Tuesday, January 28, 2003

After a long, physical and successful football season, Central's Jeremiah Dukes and David Hammond haven't exactly been settling into a warm Jacuzzi for the winter.

While they have been spending time in the water, they haven't been gently slipping in.

The Central seniors joined the Tiger swimming team for the first time and, as novice divers, have been taking lessons in the school of hard splashes.

What have they learned so far?

"I know if you don't land right it hurts," said Dukes, a hard-hitting all-state linebacker. "I've taken some spills that hurt worse than football."

On the other hand, it's good that water doesn't feel pain or bruise easily.

Dukes weighs in at 210 pounds, while Hammond, an offensive guard and linebacker in football, is a solid 5-foot-8 and 185 pounds.

"Muscles help you get higher, but they make the splash bigger," Hammond noted.

The pair has learned to keep their splashing to a minimum while picking up valuable points for the Tigers.

Today, they'll put their blossoming skills against Notre Dame junior John Stoverink in a dual meet at Central Municipal Pool. The Tigers will look to avenge a five-point loss suffered earlier this season to Notre Dame, whose victory over Central was a first in the program's three-year history.

Stoverink, unbeaten in his first 10 competitions before placing second to a diver from Vianney on Saturday, also looks like he could do some harm on a football field at 6-foot and 195 pounds. He's been diving since his freshman year and splits his time with swimming events.

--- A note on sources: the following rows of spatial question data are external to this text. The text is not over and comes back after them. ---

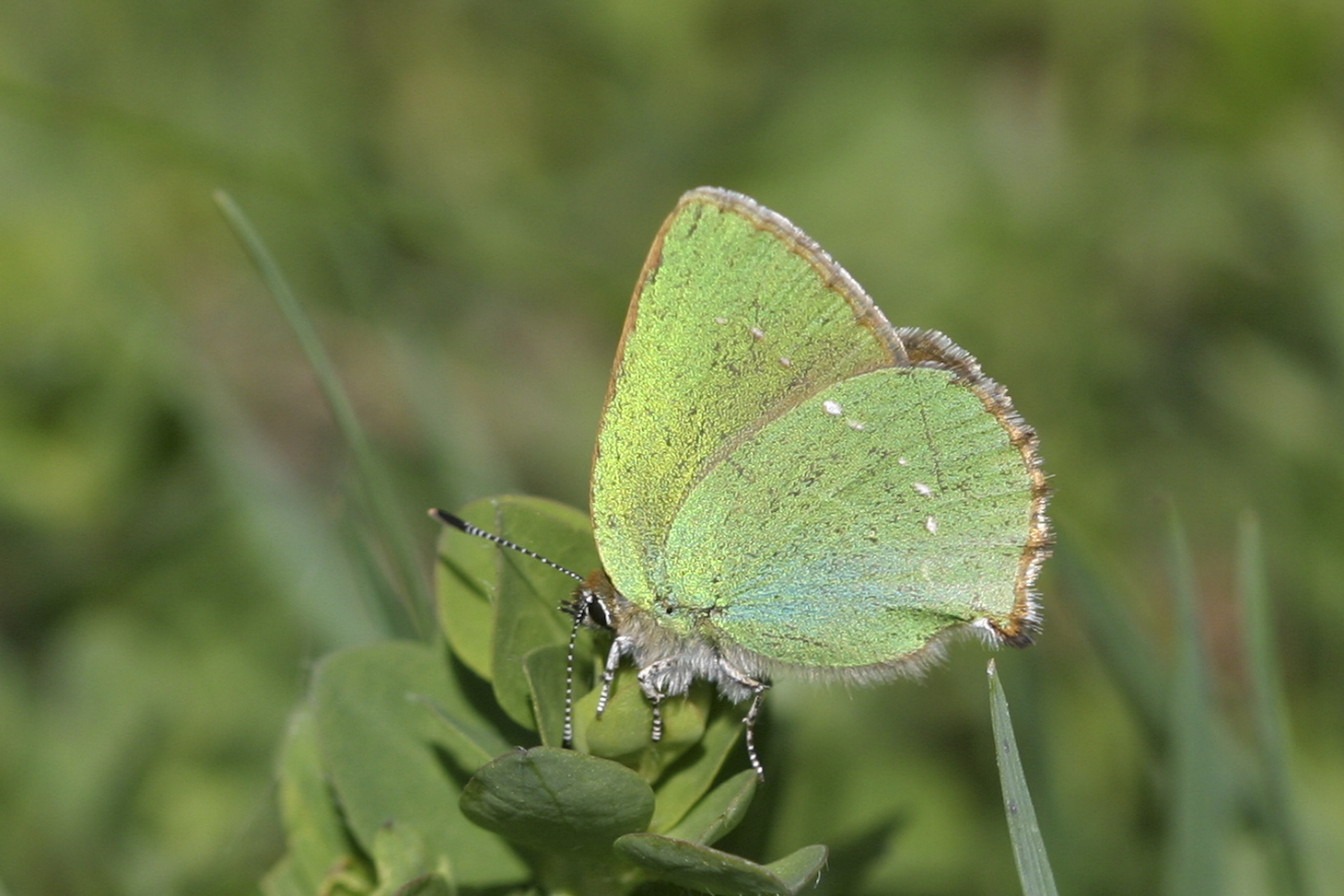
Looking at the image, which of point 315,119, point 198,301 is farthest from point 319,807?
point 315,119

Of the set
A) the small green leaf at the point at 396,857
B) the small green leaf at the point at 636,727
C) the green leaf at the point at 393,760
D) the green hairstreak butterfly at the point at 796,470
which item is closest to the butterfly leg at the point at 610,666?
the small green leaf at the point at 636,727

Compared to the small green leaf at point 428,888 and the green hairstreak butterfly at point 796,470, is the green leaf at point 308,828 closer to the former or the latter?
the small green leaf at point 428,888

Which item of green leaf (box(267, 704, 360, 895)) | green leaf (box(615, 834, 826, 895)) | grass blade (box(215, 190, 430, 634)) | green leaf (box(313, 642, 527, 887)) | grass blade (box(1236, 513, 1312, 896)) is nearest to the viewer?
green leaf (box(615, 834, 826, 895))

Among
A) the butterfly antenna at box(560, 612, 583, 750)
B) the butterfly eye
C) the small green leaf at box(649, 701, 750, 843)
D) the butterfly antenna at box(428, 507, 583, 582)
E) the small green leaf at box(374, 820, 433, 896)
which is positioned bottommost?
the small green leaf at box(374, 820, 433, 896)

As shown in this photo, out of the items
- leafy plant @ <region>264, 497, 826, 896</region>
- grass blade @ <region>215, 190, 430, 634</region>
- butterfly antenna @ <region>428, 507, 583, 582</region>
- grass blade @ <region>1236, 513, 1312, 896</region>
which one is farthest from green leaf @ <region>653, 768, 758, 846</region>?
grass blade @ <region>1236, 513, 1312, 896</region>

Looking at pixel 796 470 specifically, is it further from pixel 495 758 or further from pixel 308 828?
pixel 308 828

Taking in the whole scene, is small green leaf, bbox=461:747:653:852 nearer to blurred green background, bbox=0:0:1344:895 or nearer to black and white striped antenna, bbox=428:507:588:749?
black and white striped antenna, bbox=428:507:588:749
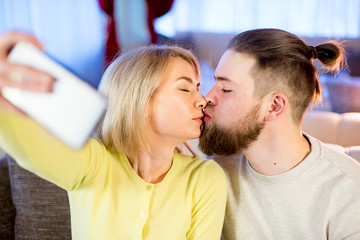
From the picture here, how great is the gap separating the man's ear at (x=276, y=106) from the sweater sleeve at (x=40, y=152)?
649 mm

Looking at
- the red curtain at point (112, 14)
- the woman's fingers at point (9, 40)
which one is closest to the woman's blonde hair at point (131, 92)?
the woman's fingers at point (9, 40)

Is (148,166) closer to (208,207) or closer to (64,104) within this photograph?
(208,207)

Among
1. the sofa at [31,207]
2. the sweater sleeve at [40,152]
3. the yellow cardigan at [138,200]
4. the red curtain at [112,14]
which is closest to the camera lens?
the sweater sleeve at [40,152]

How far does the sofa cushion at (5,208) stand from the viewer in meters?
1.49

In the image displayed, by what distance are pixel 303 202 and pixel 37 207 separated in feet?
3.28

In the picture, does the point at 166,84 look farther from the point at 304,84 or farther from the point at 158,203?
the point at 304,84

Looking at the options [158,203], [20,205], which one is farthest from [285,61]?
[20,205]

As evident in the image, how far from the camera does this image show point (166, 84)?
122 centimetres

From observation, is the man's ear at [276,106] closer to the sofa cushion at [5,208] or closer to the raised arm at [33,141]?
the raised arm at [33,141]

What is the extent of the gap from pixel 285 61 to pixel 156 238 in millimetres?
738

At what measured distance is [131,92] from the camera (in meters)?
1.23

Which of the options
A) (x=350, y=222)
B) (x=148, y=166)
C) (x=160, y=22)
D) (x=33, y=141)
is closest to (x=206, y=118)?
(x=148, y=166)

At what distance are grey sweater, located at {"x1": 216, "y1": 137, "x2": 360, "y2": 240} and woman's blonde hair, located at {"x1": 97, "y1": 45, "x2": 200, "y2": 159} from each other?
417 mm

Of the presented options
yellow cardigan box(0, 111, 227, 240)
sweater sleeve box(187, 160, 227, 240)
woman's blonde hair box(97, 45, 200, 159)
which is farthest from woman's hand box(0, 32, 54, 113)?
sweater sleeve box(187, 160, 227, 240)
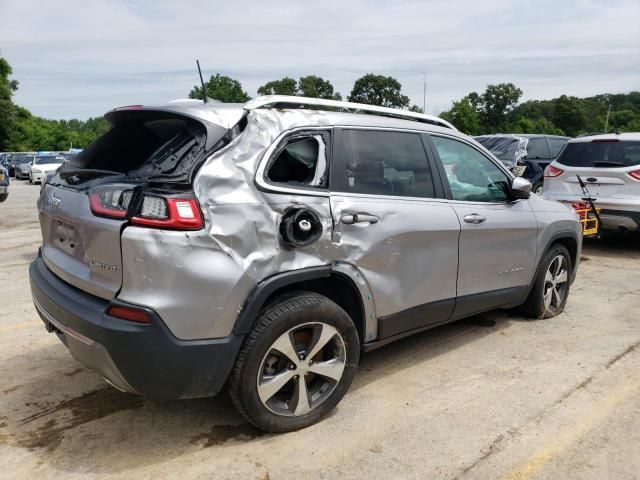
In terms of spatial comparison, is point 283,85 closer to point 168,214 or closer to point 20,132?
point 20,132

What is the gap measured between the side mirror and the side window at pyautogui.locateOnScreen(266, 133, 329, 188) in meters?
1.80

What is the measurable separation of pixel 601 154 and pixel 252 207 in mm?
6932

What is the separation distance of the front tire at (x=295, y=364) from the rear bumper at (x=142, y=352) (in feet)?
0.38

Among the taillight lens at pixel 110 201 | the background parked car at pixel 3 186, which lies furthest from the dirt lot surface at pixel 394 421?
the background parked car at pixel 3 186

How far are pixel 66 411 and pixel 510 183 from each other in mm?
3482

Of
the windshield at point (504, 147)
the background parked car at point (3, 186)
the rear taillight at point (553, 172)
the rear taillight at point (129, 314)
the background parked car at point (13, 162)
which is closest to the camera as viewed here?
the rear taillight at point (129, 314)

The three share the board, water and advice at practices at the Central Pool, the home for both teams. Dukes and Hammond also share a kamikaze attitude.

"That's one of the things I've learned from these guys -- they're fearless," Stoverink said. "They'll get up there and try a dive. It's really pushed me to try harder dives because they are. They're not scared of messing up at all, so I've got to get up there and do it too."

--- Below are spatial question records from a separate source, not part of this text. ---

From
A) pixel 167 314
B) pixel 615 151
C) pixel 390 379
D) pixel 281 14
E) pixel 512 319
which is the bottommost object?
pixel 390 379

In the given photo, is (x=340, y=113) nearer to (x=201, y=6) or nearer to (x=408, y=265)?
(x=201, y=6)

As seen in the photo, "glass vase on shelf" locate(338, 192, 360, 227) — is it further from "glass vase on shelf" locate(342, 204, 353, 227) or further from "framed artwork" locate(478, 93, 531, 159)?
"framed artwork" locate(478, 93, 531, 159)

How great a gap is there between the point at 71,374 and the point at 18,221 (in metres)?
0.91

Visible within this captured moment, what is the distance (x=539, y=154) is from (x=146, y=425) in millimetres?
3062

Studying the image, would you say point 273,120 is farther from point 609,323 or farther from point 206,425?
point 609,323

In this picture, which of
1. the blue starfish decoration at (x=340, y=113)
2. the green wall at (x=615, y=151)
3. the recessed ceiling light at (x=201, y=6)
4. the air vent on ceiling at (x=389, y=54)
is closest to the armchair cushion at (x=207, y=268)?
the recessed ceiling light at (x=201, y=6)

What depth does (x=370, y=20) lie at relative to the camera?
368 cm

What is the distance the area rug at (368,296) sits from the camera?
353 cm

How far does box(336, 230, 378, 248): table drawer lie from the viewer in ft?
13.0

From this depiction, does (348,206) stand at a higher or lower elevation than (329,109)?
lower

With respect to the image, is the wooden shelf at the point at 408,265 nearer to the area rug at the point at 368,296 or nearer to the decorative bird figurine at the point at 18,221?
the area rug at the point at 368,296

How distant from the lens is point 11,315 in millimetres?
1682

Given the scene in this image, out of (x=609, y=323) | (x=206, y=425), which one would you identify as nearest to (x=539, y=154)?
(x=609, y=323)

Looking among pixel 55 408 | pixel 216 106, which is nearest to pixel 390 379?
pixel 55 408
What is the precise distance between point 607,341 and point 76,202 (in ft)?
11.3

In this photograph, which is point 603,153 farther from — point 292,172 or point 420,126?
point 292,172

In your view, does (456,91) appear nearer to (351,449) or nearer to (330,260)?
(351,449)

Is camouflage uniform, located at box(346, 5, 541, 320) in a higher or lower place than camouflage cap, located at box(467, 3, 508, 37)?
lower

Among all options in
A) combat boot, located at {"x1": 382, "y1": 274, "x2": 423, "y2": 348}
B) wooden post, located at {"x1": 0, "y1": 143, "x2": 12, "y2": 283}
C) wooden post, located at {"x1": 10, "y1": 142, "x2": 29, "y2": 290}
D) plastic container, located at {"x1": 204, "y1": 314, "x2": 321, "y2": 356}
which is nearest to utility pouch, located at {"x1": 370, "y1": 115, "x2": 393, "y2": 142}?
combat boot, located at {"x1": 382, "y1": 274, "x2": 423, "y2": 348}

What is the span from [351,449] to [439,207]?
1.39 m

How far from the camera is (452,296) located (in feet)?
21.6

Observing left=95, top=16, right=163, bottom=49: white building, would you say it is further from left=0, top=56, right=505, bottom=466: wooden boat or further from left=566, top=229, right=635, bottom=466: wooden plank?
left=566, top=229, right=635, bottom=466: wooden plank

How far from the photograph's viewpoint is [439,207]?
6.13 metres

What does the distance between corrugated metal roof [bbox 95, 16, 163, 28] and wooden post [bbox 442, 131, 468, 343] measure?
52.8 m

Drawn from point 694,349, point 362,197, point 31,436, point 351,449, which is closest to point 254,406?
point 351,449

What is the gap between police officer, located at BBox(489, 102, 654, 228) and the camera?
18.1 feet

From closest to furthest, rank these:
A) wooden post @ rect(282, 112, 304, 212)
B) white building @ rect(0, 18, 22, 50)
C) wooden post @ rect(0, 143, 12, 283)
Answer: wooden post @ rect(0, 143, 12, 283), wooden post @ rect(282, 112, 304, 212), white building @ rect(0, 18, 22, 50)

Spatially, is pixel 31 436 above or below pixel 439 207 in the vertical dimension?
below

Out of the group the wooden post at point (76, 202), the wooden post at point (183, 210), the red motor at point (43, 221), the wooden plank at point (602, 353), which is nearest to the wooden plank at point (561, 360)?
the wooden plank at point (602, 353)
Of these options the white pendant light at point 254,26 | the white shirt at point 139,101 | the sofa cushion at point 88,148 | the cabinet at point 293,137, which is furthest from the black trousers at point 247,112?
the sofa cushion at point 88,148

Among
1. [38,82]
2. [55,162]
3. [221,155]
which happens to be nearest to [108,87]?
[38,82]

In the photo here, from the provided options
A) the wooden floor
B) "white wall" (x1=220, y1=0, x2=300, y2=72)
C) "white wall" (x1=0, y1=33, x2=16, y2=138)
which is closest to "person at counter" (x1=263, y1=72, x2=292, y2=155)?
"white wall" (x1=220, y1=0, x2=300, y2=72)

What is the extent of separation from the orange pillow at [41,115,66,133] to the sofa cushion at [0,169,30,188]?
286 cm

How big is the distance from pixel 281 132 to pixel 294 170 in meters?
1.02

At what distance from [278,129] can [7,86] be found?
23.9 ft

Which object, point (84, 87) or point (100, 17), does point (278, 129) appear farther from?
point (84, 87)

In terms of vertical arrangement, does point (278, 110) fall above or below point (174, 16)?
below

"I guess we get that from football," Dukes said. "We just go off the board and try anything. I think that's why I've got such a high difficulty now."

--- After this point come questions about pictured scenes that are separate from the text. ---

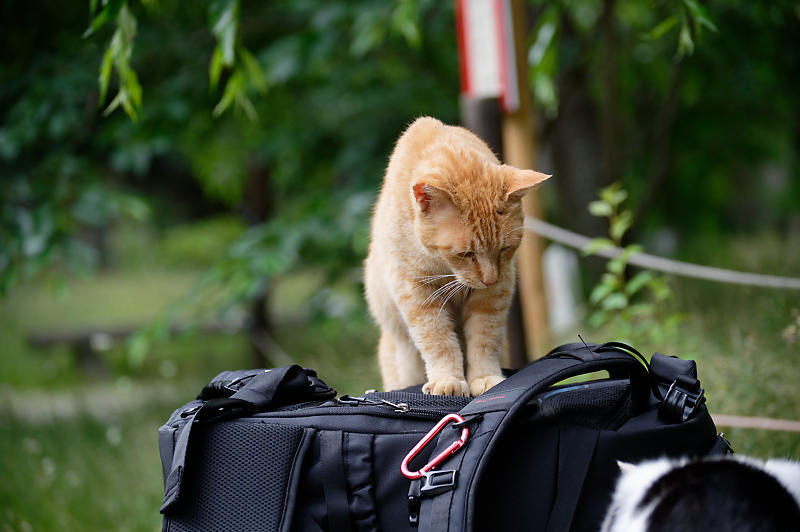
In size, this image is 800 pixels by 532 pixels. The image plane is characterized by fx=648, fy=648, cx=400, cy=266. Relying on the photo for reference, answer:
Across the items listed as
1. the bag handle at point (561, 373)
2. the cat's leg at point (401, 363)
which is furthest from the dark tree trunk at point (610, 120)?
the bag handle at point (561, 373)

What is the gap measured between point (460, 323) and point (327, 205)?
2266 mm

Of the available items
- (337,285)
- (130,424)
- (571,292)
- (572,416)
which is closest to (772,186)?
(571,292)

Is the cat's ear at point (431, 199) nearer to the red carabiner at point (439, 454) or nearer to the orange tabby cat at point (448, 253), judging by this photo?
the orange tabby cat at point (448, 253)

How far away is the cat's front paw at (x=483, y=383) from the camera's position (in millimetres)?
1632

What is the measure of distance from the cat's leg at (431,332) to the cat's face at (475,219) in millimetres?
130

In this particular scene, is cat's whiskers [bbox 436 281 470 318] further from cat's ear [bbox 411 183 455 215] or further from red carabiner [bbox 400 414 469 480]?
red carabiner [bbox 400 414 469 480]

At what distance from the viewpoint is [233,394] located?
4.89 ft

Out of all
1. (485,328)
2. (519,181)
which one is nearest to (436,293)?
(485,328)

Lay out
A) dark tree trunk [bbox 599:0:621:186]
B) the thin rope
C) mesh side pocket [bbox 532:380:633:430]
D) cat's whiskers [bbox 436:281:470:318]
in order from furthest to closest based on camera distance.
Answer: dark tree trunk [bbox 599:0:621:186]
the thin rope
cat's whiskers [bbox 436:281:470:318]
mesh side pocket [bbox 532:380:633:430]

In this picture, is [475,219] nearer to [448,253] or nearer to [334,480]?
[448,253]

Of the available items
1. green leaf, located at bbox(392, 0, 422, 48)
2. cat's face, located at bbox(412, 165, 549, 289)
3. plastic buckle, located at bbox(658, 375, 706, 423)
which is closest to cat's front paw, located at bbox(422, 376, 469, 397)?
cat's face, located at bbox(412, 165, 549, 289)

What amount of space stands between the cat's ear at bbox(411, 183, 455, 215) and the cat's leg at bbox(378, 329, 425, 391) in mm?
483

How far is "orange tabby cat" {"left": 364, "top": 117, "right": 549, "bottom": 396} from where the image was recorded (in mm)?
1654

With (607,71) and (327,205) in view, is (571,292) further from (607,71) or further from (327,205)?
(327,205)
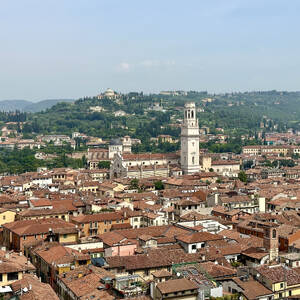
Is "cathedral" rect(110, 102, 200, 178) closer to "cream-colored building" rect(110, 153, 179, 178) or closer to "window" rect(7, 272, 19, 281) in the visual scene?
"cream-colored building" rect(110, 153, 179, 178)

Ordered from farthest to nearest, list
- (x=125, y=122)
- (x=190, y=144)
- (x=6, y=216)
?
(x=125, y=122) < (x=190, y=144) < (x=6, y=216)

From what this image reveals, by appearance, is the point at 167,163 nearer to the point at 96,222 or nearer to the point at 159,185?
the point at 159,185

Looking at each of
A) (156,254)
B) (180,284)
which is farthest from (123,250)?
(180,284)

Degree of difficulty multiplies a judge's score. The higher the difficulty, the bigger the multiplier and the point potential of a dive. Dukes and Hammond have pushed the difficulty of their six-dive routine to over 12.0 -- a minimum requirement for state -- while Stoverink pushed his total to 12.0 in his loss.

While wanting to better each other today, all three divers are striving to make the state-cut score of 215. Stoverink has a season-high score of 197.25, while Hammond and Dukes recently upped their bests to 183 and 161, respectively.

"I've been impressed with how quickly they've gotten a handle on things," Stoverink said. "I've never seen anyone learn so quickly, especially Hammond. He looks like he's been diving as long as I have. The fact he can pull all these high degree of difficulty, I wouldn't be surprised if I see him at state."

Stoverink smiled as his assumption and quickly amended it.

"I hope I'll see myself at state."

Hammond, whose degree of difficulty has reached as high as 13.4, smiles too at such talk. He and Dukes have been surprised by their after-football adventure.

"It was a joke at first, but I take it a lot more serious now," Hammond said. "We both wish we would have started earlier."

Tiger junior punter Clay Schermann, who swam for Central as a sophomore, takes credit for pushing Dukes into the pool. Then Dukes pulled Hammond into the pool with him.

"They've done pretty good for the first year," Schermann said. "I didn't think they'd take it this serious. I thought they'd come out and do a couple laps and that'd be about it."